**** Passage provided
8) WAIVER OF CARRIER’S LIEN.
a) CARRIER will not withhold any goods transported under this Agreement on account of any dispute as to rates or any alleged failure of BROKER to pay charges incurred under this Agreement. CARRIER is relying upon the general credit of BROKER and hereby waives and releases all liens which CARRIER might otherwise have to any goods of BROKER or its Customer in the possession or control of CARRIER.
9) FREIGHT LOSS, DAMAGE OR DELAY.
a) CARRIER will have the sole and exclusive care, custody and control of the cargo tendered here under from the time it is delivered to CARRIER for transportation until delivery to the consignee accompanied by the appropriate receipts. CARRIER will notify BROKER immediately in the event any such cargo is lost (including stolen), damaged or destroyed, or in the event CARRIER becomes aware that applicable delivery schedules will not be met.
b) CARRIER assumes the liability of a motor carrier under the Carmack Amendment as currently codified at 49 U.S.C. § 14706 for loss, delay, damage to or destruction of any and all goods or property tendered to CARRIER pursuant to this Agreement from the time the shipment is tendered to CARRIER until delivery.
c) CARRIER will be liable for the full invoice value of the cargo lost, damaged, delayed, or destroyed, as well as any additional costs or fees imposed upon BROKER by the cargo claimant. No limitation of liability will apply unless specifically agreed to in writing by BROKER prior to CARRIER’s receipt of the specific shipments to which such limitation applies, and BROKER’s agreement to a limitation will not be construed as a waiver of full value liability with respect to any other goods tendered to CARRIER.
********
◆ Goals ◆
1. In the contract excerpt, which law does the carrier accept motor carrier liability under?
2. Summarize the contract excerpt in two sentences.
3. Carry the contract excerpt on past its final clause.
**** Data shown
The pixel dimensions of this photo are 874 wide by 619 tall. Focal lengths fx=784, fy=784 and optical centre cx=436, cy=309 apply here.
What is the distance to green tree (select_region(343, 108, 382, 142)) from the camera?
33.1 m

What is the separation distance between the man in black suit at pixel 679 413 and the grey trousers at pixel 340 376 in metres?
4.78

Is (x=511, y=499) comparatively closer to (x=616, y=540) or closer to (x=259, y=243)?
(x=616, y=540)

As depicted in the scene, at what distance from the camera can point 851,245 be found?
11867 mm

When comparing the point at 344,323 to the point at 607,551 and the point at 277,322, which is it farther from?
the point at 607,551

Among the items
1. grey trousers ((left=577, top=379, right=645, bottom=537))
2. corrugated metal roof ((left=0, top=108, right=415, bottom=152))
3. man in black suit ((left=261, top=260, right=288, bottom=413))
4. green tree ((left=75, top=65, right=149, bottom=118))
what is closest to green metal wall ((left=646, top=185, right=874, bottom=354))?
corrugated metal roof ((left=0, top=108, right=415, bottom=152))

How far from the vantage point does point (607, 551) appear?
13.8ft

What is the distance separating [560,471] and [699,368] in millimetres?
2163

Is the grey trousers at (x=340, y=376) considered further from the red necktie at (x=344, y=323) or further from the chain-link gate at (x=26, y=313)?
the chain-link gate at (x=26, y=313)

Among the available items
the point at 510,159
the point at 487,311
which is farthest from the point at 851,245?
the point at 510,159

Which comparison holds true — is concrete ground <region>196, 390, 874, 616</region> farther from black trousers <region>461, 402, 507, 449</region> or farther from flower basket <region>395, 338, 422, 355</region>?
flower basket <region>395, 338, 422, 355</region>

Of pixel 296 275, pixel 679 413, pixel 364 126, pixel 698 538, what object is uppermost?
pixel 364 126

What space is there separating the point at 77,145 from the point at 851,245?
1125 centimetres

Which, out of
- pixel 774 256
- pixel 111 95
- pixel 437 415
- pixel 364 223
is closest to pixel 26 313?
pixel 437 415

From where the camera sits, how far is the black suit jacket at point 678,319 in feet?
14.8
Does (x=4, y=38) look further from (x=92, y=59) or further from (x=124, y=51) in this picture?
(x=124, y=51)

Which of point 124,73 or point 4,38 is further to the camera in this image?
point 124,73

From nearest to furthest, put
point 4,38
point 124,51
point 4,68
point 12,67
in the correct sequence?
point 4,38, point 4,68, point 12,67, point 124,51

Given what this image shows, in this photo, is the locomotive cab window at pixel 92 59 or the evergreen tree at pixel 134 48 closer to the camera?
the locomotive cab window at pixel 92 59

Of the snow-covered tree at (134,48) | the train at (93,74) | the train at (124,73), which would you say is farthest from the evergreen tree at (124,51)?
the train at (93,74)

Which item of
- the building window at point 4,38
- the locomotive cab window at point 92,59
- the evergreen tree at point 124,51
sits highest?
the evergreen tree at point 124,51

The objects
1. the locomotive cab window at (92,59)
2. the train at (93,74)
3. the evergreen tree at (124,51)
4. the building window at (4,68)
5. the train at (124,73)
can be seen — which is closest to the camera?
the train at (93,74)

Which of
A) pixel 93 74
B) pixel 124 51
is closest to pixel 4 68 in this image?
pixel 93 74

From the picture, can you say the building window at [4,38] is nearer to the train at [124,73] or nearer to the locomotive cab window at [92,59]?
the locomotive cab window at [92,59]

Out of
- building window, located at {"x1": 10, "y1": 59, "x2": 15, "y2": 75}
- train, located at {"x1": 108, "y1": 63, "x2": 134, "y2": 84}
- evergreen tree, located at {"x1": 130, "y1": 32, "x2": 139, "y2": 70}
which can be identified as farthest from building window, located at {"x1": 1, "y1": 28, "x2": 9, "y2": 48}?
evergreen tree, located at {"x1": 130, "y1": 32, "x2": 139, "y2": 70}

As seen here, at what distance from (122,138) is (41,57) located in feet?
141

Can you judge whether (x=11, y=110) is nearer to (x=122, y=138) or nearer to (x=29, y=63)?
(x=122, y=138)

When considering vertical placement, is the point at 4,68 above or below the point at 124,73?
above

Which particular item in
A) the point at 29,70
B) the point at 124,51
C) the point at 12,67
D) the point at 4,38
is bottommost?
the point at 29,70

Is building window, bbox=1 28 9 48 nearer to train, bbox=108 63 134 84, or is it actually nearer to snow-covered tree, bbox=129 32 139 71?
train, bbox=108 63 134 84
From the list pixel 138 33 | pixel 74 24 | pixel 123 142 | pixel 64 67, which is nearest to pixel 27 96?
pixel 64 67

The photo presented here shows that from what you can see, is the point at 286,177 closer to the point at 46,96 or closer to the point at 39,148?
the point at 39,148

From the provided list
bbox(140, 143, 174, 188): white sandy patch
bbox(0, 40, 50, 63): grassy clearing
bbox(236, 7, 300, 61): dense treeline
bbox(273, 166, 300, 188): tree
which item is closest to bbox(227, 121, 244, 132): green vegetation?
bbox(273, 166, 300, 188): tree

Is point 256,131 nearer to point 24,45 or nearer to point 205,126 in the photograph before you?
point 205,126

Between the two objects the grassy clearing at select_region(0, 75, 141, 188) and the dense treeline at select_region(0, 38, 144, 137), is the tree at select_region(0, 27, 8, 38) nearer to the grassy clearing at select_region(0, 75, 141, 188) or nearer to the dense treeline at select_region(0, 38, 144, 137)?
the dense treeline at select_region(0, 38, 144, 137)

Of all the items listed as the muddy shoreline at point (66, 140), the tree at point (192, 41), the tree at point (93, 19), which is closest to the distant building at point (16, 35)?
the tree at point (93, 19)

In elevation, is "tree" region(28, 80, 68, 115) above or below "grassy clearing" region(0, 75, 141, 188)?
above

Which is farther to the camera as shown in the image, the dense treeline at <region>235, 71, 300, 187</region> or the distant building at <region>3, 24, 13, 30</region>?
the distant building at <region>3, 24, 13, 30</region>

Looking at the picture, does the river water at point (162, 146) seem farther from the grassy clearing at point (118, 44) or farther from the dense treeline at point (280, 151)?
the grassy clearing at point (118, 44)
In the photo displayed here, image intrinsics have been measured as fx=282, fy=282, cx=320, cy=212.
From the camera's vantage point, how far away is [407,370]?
********
◆ Expected answers ◆
1. The Carmack Amendment, codified at 49 U.S.C. § 14706.

2. The carrier relies on the broker's general credit, so it gives up any liens on the goods it carries and will not withhold them over disputes about rates or payment. It has sole custody of the cargo until delivery, must notify the broker immediately of loss, damage or delay, and is liable under the Carmack Amendment for the full invoice value plus any added costs, with no limit on liability unless the broker agrees to one in writing beforehand.

3.
d) CARRIER waives any Applicable Law regarding processing of claims and handling of salvage, including, but not limited to, the provisions of 49 C.F.R. Part 370. CARRIER will pay to BROKER, or allow BROKER to deduct from the amount BROKER owes CARRIER, Customer’s full actual loss for the kind and quantity of commodities so lost, delayed, damaged or destroyed. Payments by CARRIER to BROKER or its Customer, pursuant to the provisions of this section, will be made within thirty (30) days following receipt by CARRIER of BROKER’s or Customer’s undisputed claim and supporting documentation. CARRIER will fully assist BROKER in investigating any claim for cargo loss, damage, delay, or destruction.
e) CARRIER waives any right to salvage goods subject to this provision, as well as any right to claim an offset for the value of salvage.
f) Exclusions from coverage contained in CARRIER’s Cargo Insurance as required herein will not affect CARRIER’s liability for freight loss, damage, or delay.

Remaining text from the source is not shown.